Support for multi-node multi-gpu jobs. The assignment of GPUs to each process (via $CUDA_VISIBLE_DEVICES) is automatically done. Each process of the job is assumed to be single-GPU.
Run a command without writing submission scripts

runjob --ngpus=8 --project=myproject --queue=myqueue python distributed_program.py

Create automatically one directory for each job and redirect the output of each process to a separate log file.
Automatically print the outputs of your job to your monitor. No need to run tail -f manually.
Cancel your job using a CTRL+C as if you were running you program interactively.
Exports useful environment variables related to your project and available resources.

Exported environment variables:

JOB_DIR
PROJECT_DIR
N_CPUS
CONDA_ROOT
CONDA_ENV
N_PROCS
PROC_ID
OUT_FILE
JOB_LOG_FILE

Config file

See examples/config.yaml for config of projects and queues.

Usage

runjob-config examples/config.yaml
runjob --ngpus=8 --project=myproject --queue=myqueue python distributed_program.py

This will start a multi-gpu (possibly multi-node according to your queue config) job with 1 process per GPU and print the output (stdout and stderr) of one of the processes (the one with SLURM_LOCALID=0).
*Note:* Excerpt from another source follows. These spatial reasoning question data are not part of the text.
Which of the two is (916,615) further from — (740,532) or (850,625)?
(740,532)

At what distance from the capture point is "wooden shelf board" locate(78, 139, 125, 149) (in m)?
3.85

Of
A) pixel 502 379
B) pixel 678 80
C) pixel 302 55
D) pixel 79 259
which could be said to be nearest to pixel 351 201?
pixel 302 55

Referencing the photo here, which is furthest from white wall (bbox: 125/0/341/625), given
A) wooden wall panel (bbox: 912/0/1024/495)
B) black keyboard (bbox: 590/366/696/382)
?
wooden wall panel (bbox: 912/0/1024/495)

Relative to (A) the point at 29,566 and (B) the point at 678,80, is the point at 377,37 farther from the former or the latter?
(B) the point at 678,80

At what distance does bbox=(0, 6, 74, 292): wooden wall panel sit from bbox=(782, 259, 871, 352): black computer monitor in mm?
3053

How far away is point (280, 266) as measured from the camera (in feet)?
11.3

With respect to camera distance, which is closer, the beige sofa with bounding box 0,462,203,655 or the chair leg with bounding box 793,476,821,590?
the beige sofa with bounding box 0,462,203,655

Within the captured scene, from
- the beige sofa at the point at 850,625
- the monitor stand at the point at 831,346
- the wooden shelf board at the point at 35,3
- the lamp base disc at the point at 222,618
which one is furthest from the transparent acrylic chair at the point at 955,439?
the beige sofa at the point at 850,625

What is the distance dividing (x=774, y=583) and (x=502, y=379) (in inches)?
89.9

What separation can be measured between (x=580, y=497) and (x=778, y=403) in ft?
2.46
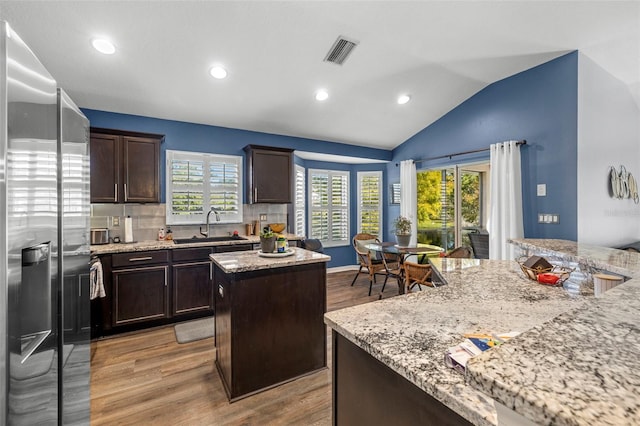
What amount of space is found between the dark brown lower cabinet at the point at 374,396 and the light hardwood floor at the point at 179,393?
104 cm

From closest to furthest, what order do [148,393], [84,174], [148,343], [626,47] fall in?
1. [84,174]
2. [148,393]
3. [148,343]
4. [626,47]

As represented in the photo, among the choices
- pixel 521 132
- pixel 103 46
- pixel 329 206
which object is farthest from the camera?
pixel 329 206

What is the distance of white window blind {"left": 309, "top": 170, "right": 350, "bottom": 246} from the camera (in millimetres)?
5793

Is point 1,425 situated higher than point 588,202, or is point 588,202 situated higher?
point 588,202

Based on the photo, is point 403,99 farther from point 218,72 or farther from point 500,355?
point 500,355

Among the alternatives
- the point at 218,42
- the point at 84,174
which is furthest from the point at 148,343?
the point at 218,42

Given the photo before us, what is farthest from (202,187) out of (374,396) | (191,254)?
(374,396)

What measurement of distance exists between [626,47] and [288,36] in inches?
149

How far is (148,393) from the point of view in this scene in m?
2.12

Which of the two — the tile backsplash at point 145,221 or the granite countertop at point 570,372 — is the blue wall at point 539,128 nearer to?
the granite countertop at point 570,372

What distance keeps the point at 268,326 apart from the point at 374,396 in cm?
139

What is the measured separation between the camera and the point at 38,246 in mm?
1014

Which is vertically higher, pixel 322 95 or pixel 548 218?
pixel 322 95

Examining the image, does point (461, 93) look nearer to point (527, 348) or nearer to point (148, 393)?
point (527, 348)
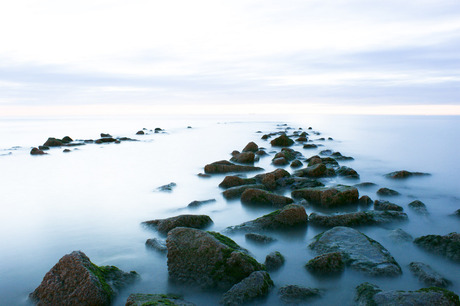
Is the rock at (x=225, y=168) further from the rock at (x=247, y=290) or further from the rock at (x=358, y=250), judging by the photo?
the rock at (x=247, y=290)

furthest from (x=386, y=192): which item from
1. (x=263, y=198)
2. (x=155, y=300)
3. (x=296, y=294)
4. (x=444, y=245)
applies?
(x=155, y=300)

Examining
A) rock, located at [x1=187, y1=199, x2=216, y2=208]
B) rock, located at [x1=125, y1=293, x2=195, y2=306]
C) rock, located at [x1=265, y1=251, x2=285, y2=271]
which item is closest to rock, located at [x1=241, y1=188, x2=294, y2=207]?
rock, located at [x1=187, y1=199, x2=216, y2=208]

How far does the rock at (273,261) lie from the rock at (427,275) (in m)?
2.12

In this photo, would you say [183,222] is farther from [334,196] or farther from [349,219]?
[334,196]

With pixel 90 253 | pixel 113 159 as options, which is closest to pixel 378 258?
pixel 90 253

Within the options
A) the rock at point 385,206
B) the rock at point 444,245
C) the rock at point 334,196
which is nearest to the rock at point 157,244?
the rock at point 334,196

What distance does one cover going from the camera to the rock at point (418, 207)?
872 centimetres

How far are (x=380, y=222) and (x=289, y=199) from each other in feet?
7.88

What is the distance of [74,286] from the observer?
14.3 feet

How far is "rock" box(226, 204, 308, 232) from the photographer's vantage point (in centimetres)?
735

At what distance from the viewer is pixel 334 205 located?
29.0 feet

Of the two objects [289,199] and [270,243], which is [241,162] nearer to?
[289,199]

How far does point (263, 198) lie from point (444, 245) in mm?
4439

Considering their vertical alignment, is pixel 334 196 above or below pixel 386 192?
above
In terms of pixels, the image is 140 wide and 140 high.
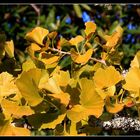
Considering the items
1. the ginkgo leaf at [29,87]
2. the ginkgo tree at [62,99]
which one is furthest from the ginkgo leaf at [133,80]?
the ginkgo leaf at [29,87]

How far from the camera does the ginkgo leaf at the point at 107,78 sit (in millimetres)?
510

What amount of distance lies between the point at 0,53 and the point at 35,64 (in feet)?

Use keyboard interupt to cancel your job.

Running tests

Make sure you are on a SLURM cluster which sinfo should output something.

runjob-config examples/config.yaml
pytest -vs

Features that will be added in the future:

A simple interface to resume long-running jobs automatically.
Copy your python project to an temporary directory to ensure modifications you make to your code do not affect your job while it's running.
A utility to runjob for interactive jobs.